Un capteur taillé pour la thérapie par pression négative
La thérapie par pression négative (NPWT) est employée dans la prise en charge de certaines plaies. Son efficacité repose sur le maintien rigoureux d’une dépression au niveau de la plaie. C’est pour satisfaire à ce type d'application que la société Amsys a conçu le capteur de pression AMS 5935.
La NPWT (Negative Pressure Wound Therapy) consiste à appliquer une pression inférieure à la pression atmosphérique directement à la surface d’une plaie afin de créer un environnement favorable à la cicatrisation. En pratique clinique, la dépression se situe généralement entre -80 et -120 mmHg.

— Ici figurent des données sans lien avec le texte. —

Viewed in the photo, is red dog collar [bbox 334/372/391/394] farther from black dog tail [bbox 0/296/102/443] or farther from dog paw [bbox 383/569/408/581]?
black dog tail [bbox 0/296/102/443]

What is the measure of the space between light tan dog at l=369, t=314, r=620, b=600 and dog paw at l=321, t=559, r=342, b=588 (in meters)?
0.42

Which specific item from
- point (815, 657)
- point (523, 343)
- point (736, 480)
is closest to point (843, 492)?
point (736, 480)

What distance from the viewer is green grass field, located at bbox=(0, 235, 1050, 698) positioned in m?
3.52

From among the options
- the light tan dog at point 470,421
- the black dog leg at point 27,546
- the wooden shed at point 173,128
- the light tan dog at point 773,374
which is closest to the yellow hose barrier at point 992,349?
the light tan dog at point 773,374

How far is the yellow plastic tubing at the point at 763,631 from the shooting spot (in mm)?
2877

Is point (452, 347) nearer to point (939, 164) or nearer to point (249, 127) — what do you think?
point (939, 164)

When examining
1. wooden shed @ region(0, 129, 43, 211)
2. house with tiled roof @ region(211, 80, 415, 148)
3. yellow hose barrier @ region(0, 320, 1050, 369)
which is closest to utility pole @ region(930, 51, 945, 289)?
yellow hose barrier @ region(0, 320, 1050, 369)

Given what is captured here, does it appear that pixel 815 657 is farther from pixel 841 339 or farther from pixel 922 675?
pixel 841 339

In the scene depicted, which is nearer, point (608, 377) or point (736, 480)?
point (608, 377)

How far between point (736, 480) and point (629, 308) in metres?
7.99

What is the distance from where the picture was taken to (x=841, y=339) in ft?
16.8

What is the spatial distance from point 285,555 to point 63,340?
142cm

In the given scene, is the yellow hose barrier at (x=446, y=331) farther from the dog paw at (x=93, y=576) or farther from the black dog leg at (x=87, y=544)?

Le dispositif fonctionne en circuit fermé : la plaie est recouverte d’un pansement en mousse en polyuréthane ou gaze, fixé par un film adhésif transparent qui assure son étanchéité. Une tubulure relie ce pansement à un générateur de vide qui crée la dépression, tandis que les exsudats sont collectés dans un réservoir à usage unique connecté au système. Ce système permet d’évacuer les liquides, de réduire l’œdème local et de maintenir l’humidité nécessaire à la prolifération des fibroblastes. La dépression stimule également l’angiogenèse, améliorant l’apport en oxygène et en nutriments au tissu en reconstruction.
L’enjeu technique de la NPWT n’est pas de mesurer des pressions élevées mais de maintenir une dépression prescrite, dans une plage de basse pression, et ceci de façon stable malgré des facteurs perturbateurs : accumulation progressive d’exsudats, micro-fuites dans le pansement, mouvements du patient. La régulation doit être suffisamment précise pour éviter toute fluctuation susceptible de perturber le processus de cicatrisation.
Cette régulation nécessite l’intégration d’un capteur de pression permettant d’effectuer des mesures précises dans une plage de valeurs relativement basses. C’est ce qui caractérise le capteur numérique AMS d’Amsys.
L’AMS 5935 : précision et faible consommation
Compact, le capteur AMS 5935 délivre directement des valeurs numériques via une interface I2C, grâce à une calibration et une compensation intégrées. Sa résolution de 18 bits, sa précision de 0,1 % FSO à température ambiante et son erreur totale de 0,25 % FSO dans la plage -25/+85°C lui confèrent une stabilité à long terme adaptée à un usage médical.
Sa tension d’alimentation (1,7 à 3,6 V) et sa très faible consommation en mode veille en font un composant particulièrement bien adapté aux dispositifs NPWT portables et sur batterie, un segment en forte croissance. Le capteur associe un élément piézorésistif de haute qualité à un circuit CMOS -ASIC de traitement du signal, et se présente dans un boîtier DIL en céramique pour un montage sur circuit imprimé. Un kit d’évaluation pour Windows et une carte Arduino sont disponibles pour faciliter l’intégration.